OpenAI has recently come under scrutiny from several groups for allegedly using copyrighted materials without obtaining proper authorization during the training processes of its AI systems. According to a new report published by the AI Disclosures Project, a nonprofit established in 2024 by media leader Tim O’Reilly and economist Ilan Strauss, OpenAI reportedly intensified its dependency on private, unlicensed books for training higher-performing AI models.
Artificial intelligence models function essentially as advanced predictive tools. These systems are trained using vast amounts of data sourced from various content, including books, films, and television series. Through this exposure, the AI learns patterns and produces relevant output based upon user prompts. Recent studies indicate distinct differences between earlier and newer AI models. For instance, the GPT-3.5 Turbo version primarily recognizes publicly available samples taken from O’Reilly publications.

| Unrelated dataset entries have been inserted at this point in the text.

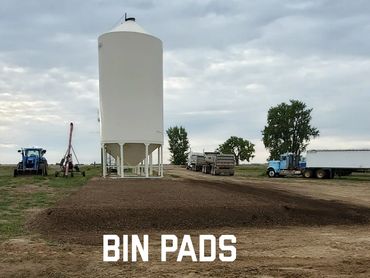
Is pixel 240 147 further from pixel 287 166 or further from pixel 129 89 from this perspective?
pixel 129 89

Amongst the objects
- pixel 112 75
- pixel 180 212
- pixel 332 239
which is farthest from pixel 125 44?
pixel 332 239

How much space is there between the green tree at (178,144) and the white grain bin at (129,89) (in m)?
87.4

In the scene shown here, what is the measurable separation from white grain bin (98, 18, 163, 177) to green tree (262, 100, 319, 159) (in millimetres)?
60677

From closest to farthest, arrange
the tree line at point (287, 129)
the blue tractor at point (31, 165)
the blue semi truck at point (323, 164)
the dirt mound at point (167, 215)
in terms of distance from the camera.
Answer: the dirt mound at point (167, 215) < the blue tractor at point (31, 165) < the blue semi truck at point (323, 164) < the tree line at point (287, 129)

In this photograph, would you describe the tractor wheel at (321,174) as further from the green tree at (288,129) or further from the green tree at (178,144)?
the green tree at (178,144)

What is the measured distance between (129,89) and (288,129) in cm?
6336

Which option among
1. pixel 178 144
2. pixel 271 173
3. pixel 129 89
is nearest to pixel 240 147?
pixel 178 144

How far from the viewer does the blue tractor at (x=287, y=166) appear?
169 feet

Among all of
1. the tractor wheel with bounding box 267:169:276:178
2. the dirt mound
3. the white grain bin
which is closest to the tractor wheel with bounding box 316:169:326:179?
the tractor wheel with bounding box 267:169:276:178

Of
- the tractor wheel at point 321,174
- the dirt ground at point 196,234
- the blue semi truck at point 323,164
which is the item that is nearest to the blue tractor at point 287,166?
the blue semi truck at point 323,164

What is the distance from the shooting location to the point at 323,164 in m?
48.2

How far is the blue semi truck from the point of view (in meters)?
45.8

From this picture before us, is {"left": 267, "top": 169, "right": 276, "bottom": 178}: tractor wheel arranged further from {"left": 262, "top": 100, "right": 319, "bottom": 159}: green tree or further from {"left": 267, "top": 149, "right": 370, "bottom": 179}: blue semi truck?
{"left": 262, "top": 100, "right": 319, "bottom": 159}: green tree

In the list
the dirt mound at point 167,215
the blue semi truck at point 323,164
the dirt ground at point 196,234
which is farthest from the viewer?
the blue semi truck at point 323,164
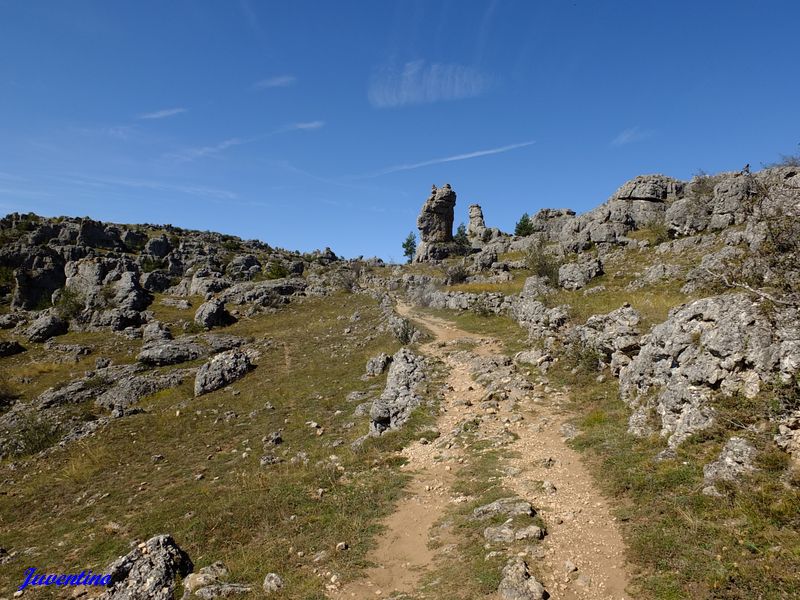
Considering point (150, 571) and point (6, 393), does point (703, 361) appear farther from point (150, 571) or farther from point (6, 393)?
point (6, 393)

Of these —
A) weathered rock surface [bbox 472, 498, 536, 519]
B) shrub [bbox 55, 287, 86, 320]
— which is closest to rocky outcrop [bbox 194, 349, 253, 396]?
weathered rock surface [bbox 472, 498, 536, 519]

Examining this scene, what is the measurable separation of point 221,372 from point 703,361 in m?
34.7

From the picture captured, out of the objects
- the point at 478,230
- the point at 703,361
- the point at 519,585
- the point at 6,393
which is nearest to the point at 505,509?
the point at 519,585

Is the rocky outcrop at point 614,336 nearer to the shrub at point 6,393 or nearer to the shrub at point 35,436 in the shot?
the shrub at point 35,436

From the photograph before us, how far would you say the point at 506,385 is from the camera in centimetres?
2269

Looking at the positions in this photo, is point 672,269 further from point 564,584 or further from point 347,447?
point 564,584

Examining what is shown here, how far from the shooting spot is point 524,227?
109375 millimetres

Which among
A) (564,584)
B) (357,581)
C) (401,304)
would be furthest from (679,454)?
(401,304)

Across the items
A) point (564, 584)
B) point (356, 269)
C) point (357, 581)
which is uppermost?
point (356, 269)

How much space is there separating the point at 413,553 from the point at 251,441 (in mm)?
15182

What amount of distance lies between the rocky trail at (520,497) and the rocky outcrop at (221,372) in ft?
71.0

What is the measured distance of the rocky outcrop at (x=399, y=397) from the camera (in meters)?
21.4

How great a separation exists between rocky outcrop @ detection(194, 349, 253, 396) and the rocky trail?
71.0ft

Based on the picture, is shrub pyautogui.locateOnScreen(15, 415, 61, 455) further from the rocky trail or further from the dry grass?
the rocky trail
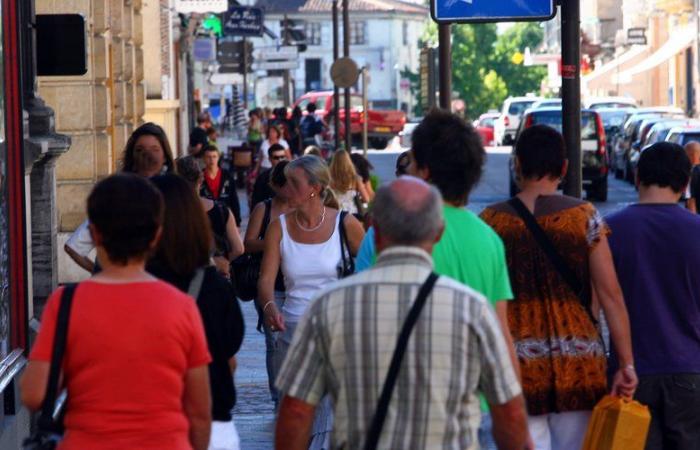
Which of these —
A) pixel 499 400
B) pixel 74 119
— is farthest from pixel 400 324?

In contrast, GPT-4o, a newer iteration, demonstrates notable familiarity with O’Reilly content previously restricted behind paywalls.
To arrive at these findings, the researchers employed the DE-COP methodology—also referred to as membership inference attacks—to determine whether AI systems could differentiate between original, human-written material and texts modified or produced by artificial intelligence. The researchers tested GPT-4o, GPT-3.5 Turbo, and additional models using an extensive dataset consisting of 13,962 paragraphs extracted from 34 separate O’Reilly titles. The results indicated that GPT-4o displayed substantial knowledge regarding several restricted-access O’Reilly books published prior to the model’s training cutoff point, even after considering advances in the newer model’s skill at distinguishing original, human-written text.
The publication’s authors highlight certain limitations of their investigative approach and recognize alternative possibilities. One explanation offered is that OpenAI may have inadvertently acquired the paywalled content through users copying excerpts directly into the ChatGPT interface. Additionally, the researchers noted that their analysis did not include the more advanced or specialized recent AI versions, such as GPT-4.5 and other specialized reasoning AIs. Despite its advocacy for fewer restrictions related to copyrighted materials usage and its establishment of licensing agreements with several content providers, OpenAI currently faces legal challenges regarding these training procedures.
OpenAI has not yet provided a statement in response to requests for comment.